The increasing digitisation of society may be a source of frustration to cash lovers and people with concerns about endemic surveillance, but the pace of change is undeniable.
It’s been estimated that 93 per cent of the British population now uses online banking, with a quarter of us holding digital-only accounts with online providers like First Direct.
The ubiquity of digital payments is reflected in the growing number of venues around the country where cash is no longer accepted as a payment method.
This enrages some people, yet from the vendor’s perspective, card payments are quicker and easier than having to maintain cash floats and ensure staff are counting change correctly.
Nonetheless, the switch to digital banking payments requires diligence and vigilance from account holders.

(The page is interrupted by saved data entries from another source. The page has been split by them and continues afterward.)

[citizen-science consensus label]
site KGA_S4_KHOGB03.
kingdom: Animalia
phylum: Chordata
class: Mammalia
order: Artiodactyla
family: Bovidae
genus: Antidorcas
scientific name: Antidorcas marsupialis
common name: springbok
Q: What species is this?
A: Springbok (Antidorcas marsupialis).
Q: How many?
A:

We’ve recently written about new waves of payment fraud, with bad actors constantly seeking vulnerabilities in consumer-facing hardware, software, tools and applications.
A key point of weakness is the internet connection used to conduct online transactions, whether completing an ecommerce payment or simply checking current balances.
As such, it’s vital to employ best practice when doing anything over the internet involving money.
Safe online banking is more important than it’s ever been.
Safe as houses?
To begin with, ensure you only ever conduct financial affairs across a secure internet connection, such as your home’s broadband or WiFi network.
Mobile 4G and 5G networks should also be sufficiently encrypted against people spying on your activities.
The same cannot be said for insecure public WiFi networks with shared passwords. Someone with specialist software could spy on the data being sent by devices on the same network.
If you do need to conduct financial transactions over a public network, install and use a VPN on your device to ensure information can’t be spied on by third parties.
You could also try using the Tor network, though the randomised nature of data transfers can lead to timeouts, while host servers may reject data requests from devices cloaked in this way.
If you’re in a public place (or even beside a street-facing window in your own home), ensure your screen isn’t visible to strangers, who might be able to view confidential account data.
Having ensured any communications will be protected from other people’s gaze, the next step is to approach any account logins or online payments with caution.
The latter could install a Trojan which stealthily monitors online activities, giving criminals key account passwords, PIN codes and login credentials.
For the same reason, safe online banking requires robust passwords which haven’t previously been obtained in a data breach – some web browsers now warn you of potential breaches.
Write passwords down in an offline form like a notebook or use a password manager utility to minimise the risk of forgetting a password and ending up locked out of your own accounts.
It’s tempting to begrudge two-factor authentication, but it’s there to ensure safe online banking with minimal risk of accounts being hacked or drained by a third party.
Ensure you always log out of any accounts after you’ve finished. Don’t assume closing a browser window or putting a device onto standby provides sufficient protection.
Equally, zero day malware comprises brand new threats, so give any antivirus software free rein to automatically install updates and proactively scan files for potential threats.